Saad immediately pulls his hand away, chin jutted out again in indignation. “Depends on the advice.”

I want to warn him about what I overheard Sim and Felicity saying without putting either of them in the center of his sights. I wouldn’t have given a fig about the leadership of a pirate fleet if we were parting ways here, but if Saad and I are to be allies, my ability to find the Dutchman may be directly tied into his ability to stay in power. Maybe a vague admonition to try being less of an ass might be better. But that is exactly the kind of advice that seems most likely to strike a fifteen-year-old boy and bounce straight off.

So instead I say, “Don’t tell your sister about this.” And when I offer my hand, and he takes it, I add, “And wash your socks more often.”

Back on the Eleftheria, George and the other sailor are carrying the stretcher up the gangplank, toward the captain’s cabin. Saad stayed on the Dey, and he watches from the deck with a hat pulled down low so I can’t see whether it’s me or the boarding party he’s watching. Sim joins him, her teal headscarf the same color as the water surrounding the island. She leans in to say something to him, but he brushes her off and walks away. Even from a distance, I can see her jaw set.

Seb hauls up the gangplank behind the boarding party and calls to George, “Shall we weigh anchor, Captain?”
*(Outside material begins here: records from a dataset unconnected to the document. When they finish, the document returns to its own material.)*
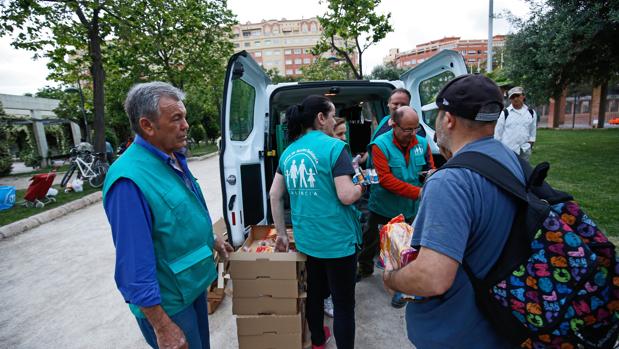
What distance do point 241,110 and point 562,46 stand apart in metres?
10.9

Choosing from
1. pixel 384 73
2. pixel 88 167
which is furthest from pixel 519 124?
pixel 384 73

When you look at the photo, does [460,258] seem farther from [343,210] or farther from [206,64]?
[206,64]

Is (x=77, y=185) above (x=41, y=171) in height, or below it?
above

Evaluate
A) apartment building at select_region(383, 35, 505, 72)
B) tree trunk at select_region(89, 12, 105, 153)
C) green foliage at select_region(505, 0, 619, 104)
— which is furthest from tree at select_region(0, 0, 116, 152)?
apartment building at select_region(383, 35, 505, 72)

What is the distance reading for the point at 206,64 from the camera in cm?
1684

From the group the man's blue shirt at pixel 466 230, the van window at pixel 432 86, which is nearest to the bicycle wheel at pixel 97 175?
the van window at pixel 432 86

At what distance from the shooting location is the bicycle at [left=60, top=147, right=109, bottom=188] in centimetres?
992

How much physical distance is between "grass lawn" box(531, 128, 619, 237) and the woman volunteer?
4193mm

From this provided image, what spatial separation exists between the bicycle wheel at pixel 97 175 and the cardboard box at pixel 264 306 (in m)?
9.97

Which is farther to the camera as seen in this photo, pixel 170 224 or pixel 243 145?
pixel 243 145

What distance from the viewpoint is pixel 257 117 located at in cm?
378

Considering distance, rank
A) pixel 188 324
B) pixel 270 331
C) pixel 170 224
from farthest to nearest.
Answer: pixel 270 331 < pixel 188 324 < pixel 170 224

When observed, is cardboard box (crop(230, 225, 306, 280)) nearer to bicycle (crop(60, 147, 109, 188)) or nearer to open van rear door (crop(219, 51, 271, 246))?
open van rear door (crop(219, 51, 271, 246))

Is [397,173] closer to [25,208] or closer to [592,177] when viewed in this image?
[592,177]
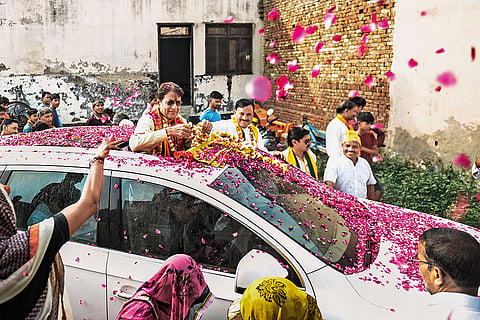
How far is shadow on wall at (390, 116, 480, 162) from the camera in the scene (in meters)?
7.95

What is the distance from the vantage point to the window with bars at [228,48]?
16.2 m

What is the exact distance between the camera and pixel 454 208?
7.23 meters

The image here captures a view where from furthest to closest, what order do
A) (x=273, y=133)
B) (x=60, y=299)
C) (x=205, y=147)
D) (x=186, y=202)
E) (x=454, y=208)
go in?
(x=273, y=133) < (x=454, y=208) < (x=205, y=147) < (x=186, y=202) < (x=60, y=299)

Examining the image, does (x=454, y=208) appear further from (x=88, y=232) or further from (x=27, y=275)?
(x=27, y=275)

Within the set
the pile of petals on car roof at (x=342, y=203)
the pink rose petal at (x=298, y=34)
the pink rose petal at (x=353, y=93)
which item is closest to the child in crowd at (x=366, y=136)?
the pile of petals on car roof at (x=342, y=203)

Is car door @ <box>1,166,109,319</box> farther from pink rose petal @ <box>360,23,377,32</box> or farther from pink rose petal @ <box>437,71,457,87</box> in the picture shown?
pink rose petal @ <box>360,23,377,32</box>

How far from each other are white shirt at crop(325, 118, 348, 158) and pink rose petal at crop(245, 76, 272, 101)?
10.5 metres

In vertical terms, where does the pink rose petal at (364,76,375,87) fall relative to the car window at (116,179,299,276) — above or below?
above

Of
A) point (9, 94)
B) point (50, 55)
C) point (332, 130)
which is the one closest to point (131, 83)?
point (50, 55)

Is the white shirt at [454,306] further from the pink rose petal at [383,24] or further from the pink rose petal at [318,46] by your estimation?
the pink rose petal at [318,46]

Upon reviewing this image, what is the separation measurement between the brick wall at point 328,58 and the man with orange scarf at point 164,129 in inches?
265

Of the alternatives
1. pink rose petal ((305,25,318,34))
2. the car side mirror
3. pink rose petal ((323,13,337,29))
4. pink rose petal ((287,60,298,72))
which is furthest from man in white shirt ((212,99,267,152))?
pink rose petal ((287,60,298,72))

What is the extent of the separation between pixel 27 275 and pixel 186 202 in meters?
1.35

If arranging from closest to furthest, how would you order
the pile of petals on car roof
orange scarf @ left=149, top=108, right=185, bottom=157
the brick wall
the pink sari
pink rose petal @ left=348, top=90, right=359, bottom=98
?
the pink sari → the pile of petals on car roof → orange scarf @ left=149, top=108, right=185, bottom=157 → the brick wall → pink rose petal @ left=348, top=90, right=359, bottom=98
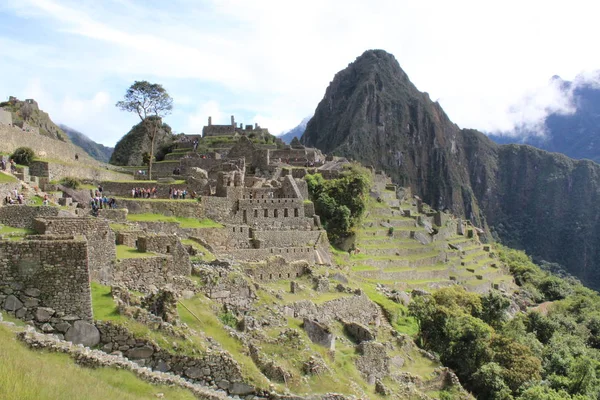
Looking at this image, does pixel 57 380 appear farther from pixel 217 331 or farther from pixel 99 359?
pixel 217 331

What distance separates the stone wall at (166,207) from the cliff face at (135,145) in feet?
98.8

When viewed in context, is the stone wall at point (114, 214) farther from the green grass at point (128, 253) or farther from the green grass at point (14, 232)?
the green grass at point (14, 232)

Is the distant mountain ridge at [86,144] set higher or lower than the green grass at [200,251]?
Answer: higher

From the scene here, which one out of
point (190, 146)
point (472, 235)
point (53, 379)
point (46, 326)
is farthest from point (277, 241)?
point (472, 235)

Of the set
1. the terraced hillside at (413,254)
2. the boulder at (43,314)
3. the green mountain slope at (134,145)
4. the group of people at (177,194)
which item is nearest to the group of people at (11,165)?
the group of people at (177,194)

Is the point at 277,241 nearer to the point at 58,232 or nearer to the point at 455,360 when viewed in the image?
the point at 455,360

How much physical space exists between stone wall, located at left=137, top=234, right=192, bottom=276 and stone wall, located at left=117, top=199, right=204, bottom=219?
9271 mm

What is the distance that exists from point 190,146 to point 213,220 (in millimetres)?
29458

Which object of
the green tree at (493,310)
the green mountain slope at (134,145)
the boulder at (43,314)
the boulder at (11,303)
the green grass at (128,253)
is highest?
the green mountain slope at (134,145)

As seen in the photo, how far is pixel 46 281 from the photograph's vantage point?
40.8 ft

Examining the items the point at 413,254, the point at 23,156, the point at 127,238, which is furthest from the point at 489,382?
the point at 23,156

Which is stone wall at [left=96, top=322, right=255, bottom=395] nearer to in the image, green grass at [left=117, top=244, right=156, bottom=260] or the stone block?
green grass at [left=117, top=244, right=156, bottom=260]

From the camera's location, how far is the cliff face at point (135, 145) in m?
60.2

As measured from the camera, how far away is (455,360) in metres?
32.7
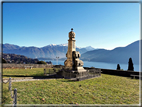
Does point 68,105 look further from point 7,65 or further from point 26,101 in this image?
point 7,65

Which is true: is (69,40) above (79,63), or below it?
above

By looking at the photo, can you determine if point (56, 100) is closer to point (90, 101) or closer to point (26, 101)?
point (26, 101)

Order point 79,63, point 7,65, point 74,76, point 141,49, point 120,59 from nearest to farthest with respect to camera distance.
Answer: point 141,49 → point 74,76 → point 79,63 → point 7,65 → point 120,59

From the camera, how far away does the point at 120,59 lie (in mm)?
197000

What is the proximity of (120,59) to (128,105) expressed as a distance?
222226mm

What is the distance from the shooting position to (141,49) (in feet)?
→ 18.5

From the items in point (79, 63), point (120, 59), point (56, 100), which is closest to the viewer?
point (56, 100)

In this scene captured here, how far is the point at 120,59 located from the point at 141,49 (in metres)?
221

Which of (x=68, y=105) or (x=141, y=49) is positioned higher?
(x=141, y=49)

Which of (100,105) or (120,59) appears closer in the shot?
(100,105)

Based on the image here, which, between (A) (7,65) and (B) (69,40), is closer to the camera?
(B) (69,40)

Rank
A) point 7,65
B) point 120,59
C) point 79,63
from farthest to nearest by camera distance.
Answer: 1. point 120,59
2. point 7,65
3. point 79,63

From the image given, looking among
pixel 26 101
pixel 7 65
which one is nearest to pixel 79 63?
pixel 26 101

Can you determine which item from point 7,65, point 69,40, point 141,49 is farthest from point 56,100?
point 7,65
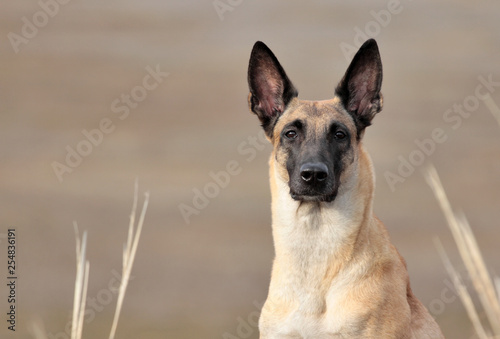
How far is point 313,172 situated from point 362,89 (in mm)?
1346

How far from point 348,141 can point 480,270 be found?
2.63 metres

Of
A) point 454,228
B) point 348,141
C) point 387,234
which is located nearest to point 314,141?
point 348,141

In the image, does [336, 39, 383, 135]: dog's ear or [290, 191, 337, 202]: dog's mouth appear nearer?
[290, 191, 337, 202]: dog's mouth

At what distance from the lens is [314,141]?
573 centimetres

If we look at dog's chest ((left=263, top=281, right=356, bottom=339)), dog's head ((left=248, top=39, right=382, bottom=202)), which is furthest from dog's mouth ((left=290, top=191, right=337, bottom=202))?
dog's chest ((left=263, top=281, right=356, bottom=339))

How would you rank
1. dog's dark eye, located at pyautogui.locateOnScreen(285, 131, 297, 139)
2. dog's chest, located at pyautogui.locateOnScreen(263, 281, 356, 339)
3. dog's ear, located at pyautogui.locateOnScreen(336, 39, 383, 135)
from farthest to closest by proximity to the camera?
dog's ear, located at pyautogui.locateOnScreen(336, 39, 383, 135) → dog's dark eye, located at pyautogui.locateOnScreen(285, 131, 297, 139) → dog's chest, located at pyautogui.locateOnScreen(263, 281, 356, 339)

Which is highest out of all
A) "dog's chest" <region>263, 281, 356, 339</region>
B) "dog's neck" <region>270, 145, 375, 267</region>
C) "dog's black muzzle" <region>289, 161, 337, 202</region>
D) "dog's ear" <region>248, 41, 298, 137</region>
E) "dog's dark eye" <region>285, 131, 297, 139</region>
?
"dog's ear" <region>248, 41, 298, 137</region>

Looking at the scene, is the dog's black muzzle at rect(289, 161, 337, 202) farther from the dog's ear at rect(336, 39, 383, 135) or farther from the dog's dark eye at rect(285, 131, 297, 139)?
the dog's ear at rect(336, 39, 383, 135)

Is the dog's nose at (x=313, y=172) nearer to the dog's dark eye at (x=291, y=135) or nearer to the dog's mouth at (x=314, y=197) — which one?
the dog's mouth at (x=314, y=197)

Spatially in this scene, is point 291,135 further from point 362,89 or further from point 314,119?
point 362,89

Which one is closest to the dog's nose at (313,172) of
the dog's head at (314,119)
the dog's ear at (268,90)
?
the dog's head at (314,119)

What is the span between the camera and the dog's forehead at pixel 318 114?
5.90m

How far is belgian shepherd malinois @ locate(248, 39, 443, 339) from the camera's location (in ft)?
17.1

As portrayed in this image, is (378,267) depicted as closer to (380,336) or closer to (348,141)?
(380,336)
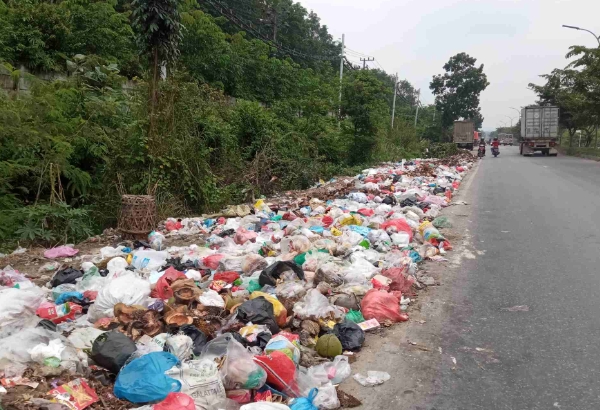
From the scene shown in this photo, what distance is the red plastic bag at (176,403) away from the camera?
7.85 ft

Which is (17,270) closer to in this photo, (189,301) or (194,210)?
A: (189,301)

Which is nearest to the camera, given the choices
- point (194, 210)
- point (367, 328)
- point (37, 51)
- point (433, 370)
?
point (433, 370)

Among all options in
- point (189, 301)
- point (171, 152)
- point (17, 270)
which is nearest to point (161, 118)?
point (171, 152)

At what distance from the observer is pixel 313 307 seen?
3707 mm

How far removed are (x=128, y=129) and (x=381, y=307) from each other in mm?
6305

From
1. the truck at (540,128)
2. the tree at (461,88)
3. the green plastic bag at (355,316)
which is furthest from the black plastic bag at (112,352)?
the tree at (461,88)

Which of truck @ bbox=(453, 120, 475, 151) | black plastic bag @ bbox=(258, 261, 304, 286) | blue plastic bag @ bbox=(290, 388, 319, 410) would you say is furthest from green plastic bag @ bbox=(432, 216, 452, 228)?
truck @ bbox=(453, 120, 475, 151)

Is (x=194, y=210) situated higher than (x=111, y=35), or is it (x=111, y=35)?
(x=111, y=35)

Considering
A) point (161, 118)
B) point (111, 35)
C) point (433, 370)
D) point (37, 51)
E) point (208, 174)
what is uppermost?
point (111, 35)

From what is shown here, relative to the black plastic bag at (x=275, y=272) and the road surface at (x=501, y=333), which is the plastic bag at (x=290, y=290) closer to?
the black plastic bag at (x=275, y=272)

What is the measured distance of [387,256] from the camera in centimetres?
543

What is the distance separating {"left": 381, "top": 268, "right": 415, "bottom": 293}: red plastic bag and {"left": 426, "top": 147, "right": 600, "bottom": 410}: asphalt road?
40 centimetres

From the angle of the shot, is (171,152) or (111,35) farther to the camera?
Result: (111,35)

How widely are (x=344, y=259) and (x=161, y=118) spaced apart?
4767 millimetres
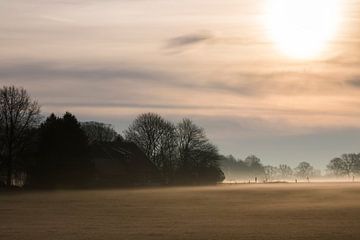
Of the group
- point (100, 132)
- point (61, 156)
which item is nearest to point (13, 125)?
point (61, 156)

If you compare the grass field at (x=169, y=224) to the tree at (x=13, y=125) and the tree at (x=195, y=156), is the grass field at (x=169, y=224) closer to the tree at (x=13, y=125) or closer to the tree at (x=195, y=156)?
the tree at (x=13, y=125)

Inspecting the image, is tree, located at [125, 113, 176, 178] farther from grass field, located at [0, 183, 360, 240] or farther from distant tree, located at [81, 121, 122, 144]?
grass field, located at [0, 183, 360, 240]

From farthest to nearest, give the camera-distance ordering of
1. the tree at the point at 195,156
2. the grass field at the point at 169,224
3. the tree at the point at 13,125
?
1. the tree at the point at 195,156
2. the tree at the point at 13,125
3. the grass field at the point at 169,224

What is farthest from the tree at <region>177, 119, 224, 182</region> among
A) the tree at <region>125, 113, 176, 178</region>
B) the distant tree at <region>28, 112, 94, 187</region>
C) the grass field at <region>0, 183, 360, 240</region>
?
the grass field at <region>0, 183, 360, 240</region>

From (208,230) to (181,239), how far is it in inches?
191

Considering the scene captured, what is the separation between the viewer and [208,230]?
111 ft

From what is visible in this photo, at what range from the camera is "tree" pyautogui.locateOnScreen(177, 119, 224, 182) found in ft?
456

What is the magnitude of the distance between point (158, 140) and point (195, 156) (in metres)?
8.82

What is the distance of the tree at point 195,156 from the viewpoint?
456 ft

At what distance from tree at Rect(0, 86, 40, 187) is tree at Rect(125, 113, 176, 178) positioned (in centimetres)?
4001

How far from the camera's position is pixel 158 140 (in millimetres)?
141625

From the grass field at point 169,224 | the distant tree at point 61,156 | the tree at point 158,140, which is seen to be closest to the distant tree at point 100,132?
the tree at point 158,140

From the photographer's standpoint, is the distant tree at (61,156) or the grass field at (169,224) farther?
the distant tree at (61,156)

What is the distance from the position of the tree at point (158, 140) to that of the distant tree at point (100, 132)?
18.2 feet
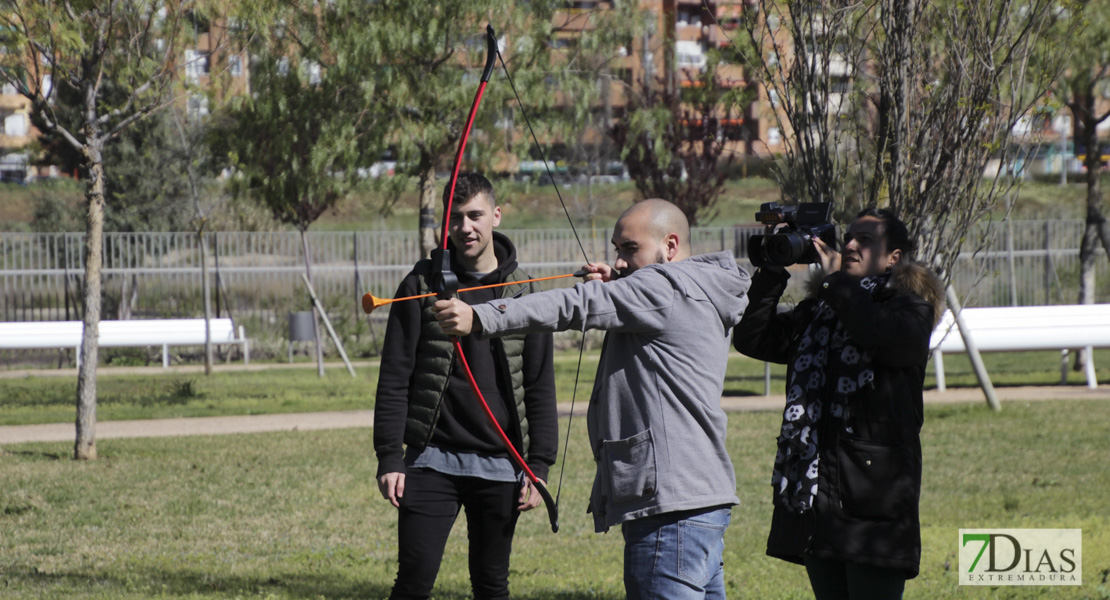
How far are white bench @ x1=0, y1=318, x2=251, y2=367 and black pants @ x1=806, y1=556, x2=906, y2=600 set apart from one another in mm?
15214

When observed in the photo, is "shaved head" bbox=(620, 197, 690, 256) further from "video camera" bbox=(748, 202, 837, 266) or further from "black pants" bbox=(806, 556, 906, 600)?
"black pants" bbox=(806, 556, 906, 600)

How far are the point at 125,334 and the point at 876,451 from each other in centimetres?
1625

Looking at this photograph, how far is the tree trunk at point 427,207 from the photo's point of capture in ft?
45.5

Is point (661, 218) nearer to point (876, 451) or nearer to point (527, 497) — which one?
point (876, 451)

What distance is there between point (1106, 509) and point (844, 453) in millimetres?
5098

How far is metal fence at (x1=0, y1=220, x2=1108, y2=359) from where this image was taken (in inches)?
785

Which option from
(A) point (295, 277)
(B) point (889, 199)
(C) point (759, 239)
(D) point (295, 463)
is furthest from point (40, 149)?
(C) point (759, 239)

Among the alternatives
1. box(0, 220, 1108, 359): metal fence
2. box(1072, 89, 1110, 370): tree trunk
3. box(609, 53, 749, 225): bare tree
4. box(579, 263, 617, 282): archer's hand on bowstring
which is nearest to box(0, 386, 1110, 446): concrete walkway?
box(1072, 89, 1110, 370): tree trunk

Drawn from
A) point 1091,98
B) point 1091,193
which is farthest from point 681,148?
point 1091,193

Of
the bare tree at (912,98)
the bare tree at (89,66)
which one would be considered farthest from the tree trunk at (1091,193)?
the bare tree at (89,66)

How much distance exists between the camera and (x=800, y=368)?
3.74 metres

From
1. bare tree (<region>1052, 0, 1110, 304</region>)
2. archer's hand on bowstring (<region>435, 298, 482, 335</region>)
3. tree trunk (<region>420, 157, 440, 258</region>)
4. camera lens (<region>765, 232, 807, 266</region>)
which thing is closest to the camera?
archer's hand on bowstring (<region>435, 298, 482, 335</region>)

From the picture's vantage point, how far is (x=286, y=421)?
492 inches

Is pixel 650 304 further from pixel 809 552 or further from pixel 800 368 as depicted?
pixel 809 552
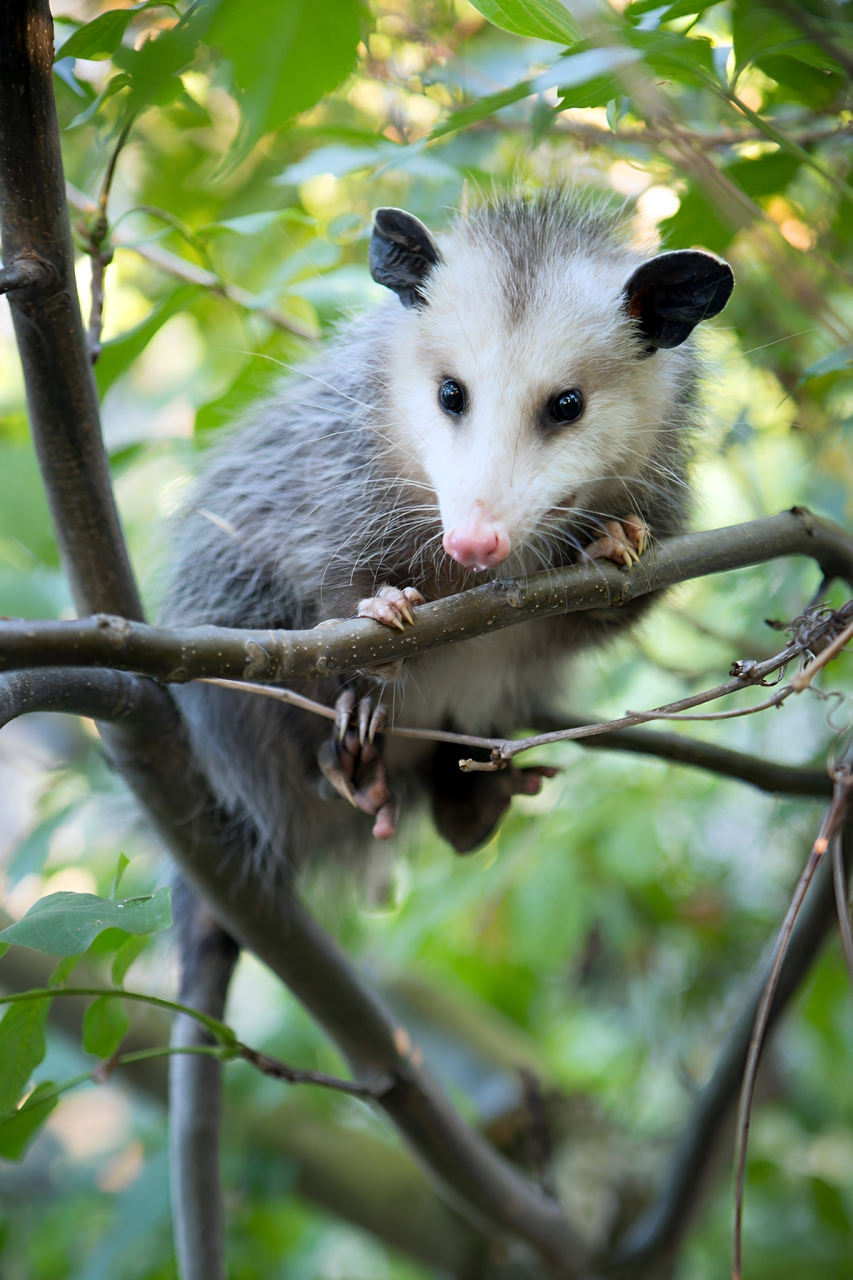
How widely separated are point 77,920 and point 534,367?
820mm

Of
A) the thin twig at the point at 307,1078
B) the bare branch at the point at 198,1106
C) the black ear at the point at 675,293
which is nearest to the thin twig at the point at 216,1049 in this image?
the thin twig at the point at 307,1078

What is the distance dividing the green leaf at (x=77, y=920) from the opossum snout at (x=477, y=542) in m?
0.46

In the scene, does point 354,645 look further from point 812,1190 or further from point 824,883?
point 812,1190

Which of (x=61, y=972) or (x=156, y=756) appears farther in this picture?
(x=156, y=756)

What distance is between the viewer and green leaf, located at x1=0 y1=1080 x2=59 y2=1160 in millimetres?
1002

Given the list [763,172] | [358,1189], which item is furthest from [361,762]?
[358,1189]

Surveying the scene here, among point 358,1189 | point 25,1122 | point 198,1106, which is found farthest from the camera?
point 358,1189

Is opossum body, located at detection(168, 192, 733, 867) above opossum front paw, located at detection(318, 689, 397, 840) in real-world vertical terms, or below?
above

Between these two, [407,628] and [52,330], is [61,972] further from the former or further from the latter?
[52,330]

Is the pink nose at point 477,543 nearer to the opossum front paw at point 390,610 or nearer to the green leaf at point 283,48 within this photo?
the opossum front paw at point 390,610

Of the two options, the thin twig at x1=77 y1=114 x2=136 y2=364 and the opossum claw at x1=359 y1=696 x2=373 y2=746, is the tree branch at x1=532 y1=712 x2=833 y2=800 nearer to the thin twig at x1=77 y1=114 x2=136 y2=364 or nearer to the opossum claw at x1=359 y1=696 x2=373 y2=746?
the opossum claw at x1=359 y1=696 x2=373 y2=746

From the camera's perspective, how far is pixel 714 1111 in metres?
1.65

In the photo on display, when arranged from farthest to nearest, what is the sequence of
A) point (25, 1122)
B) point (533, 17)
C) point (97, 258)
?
point (97, 258) → point (25, 1122) → point (533, 17)

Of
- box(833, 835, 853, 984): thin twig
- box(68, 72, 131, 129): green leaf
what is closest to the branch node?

“Aye,” George replies, “and hoist the sails.” He catches my eye and nods toward the sailor carrying the other end of the stretcher. “Could you take over so Ven can get to his station?”

As I take his place, Ven mutters in broken French, “Careful. He’s heavier than he looks.”

“Any problems with Saad?” George asks as we cross the deck to the cabin, him walking backward and hardly looking where he’s going. It’s a miracle they made it down the mountain. “Do you think he suspects?” I shake my head.

There’s barely room for George and me to fit into the narrow space of the cabin with the hammock-stretcher. George counts us down, and together we heave the load onto the bed. My elbows buckle under the weight.

George rubs his raw palms on his trousers, wincing at the blisters. “Stay in here until we’re away from the harbor,” he says. “I’ll come fetch you when it’s safe.” A pause, then he adds, “You can sit up, though.”

“Thank God.” The blankets bundled around the stretcher are thrown back and Felicity emerges, gasping for air. Her eyes are still red and streaming, and she scrubs at them with the inside of her forearms. “God, Monty, your breath.”

Monty rolls out from beneath her, nearly falling off the bunk. “Christ Almighty.” He hauls his broken leg free from the tangle of blankets, unable to bite back a groan of pain when he moves. They’re both sweaty and rumpled from spending the hike down the mountain in such close quarters, Felicity literally on top of Monty, but he looks poorly again, his face white and his gaze unfocused. Felicity’s monologue to Saad about Monty’s health taking a turn may have been made true by the escape attempt it was meant to facilitate.